Pregnant patients are preferably scanned in the lateral decubitus to avoid compression of the inferior vena cava. Standard fetal sequences include single-shot fast spin echo T2-weighted sequences and steady-state sequences (balanced turbo field-echo, true FISP, etc.), which should be acquired in the three planes of space, repeating the acquisition wherever necessary to compensate for fetal motion. Fetal brain studies should also include at least an axial DWI and an axial T1-weighted sequence (whose technical features depend on the individual scanner). Other fetal sequences, such as FLAIR, T2*-weighted images and others, can be employed in selected cases.

GBCAs must not be administered to pregnant patients unless considered essential [58].
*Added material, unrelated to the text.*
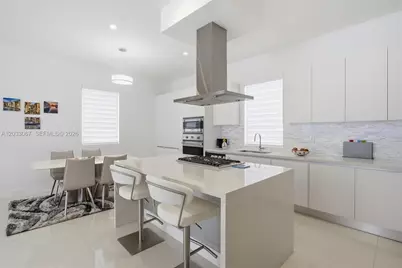 7472 NW 100th Ave, Doral, FL 33178 - Photo 15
CT scanning of the fetus is expressly forbidden for neurological indications. Low-dose (i.e. < 5 mSv) fetal CT can, however, be considered a complementary technique in the third trimester for the study of skeletal dysplasia or craniosynostosis [59].

Conclusion

The present document serves as guidance for the optimal setup and organization of pediatric neuroradiological procedures in the diagnostic and interventional fields. The clinical activity should always be carried out in full agreement with national provisions and regulations. Special care for continued education of all parties involved is a requisite to maintain pediatric neuroradiology practice at a high level.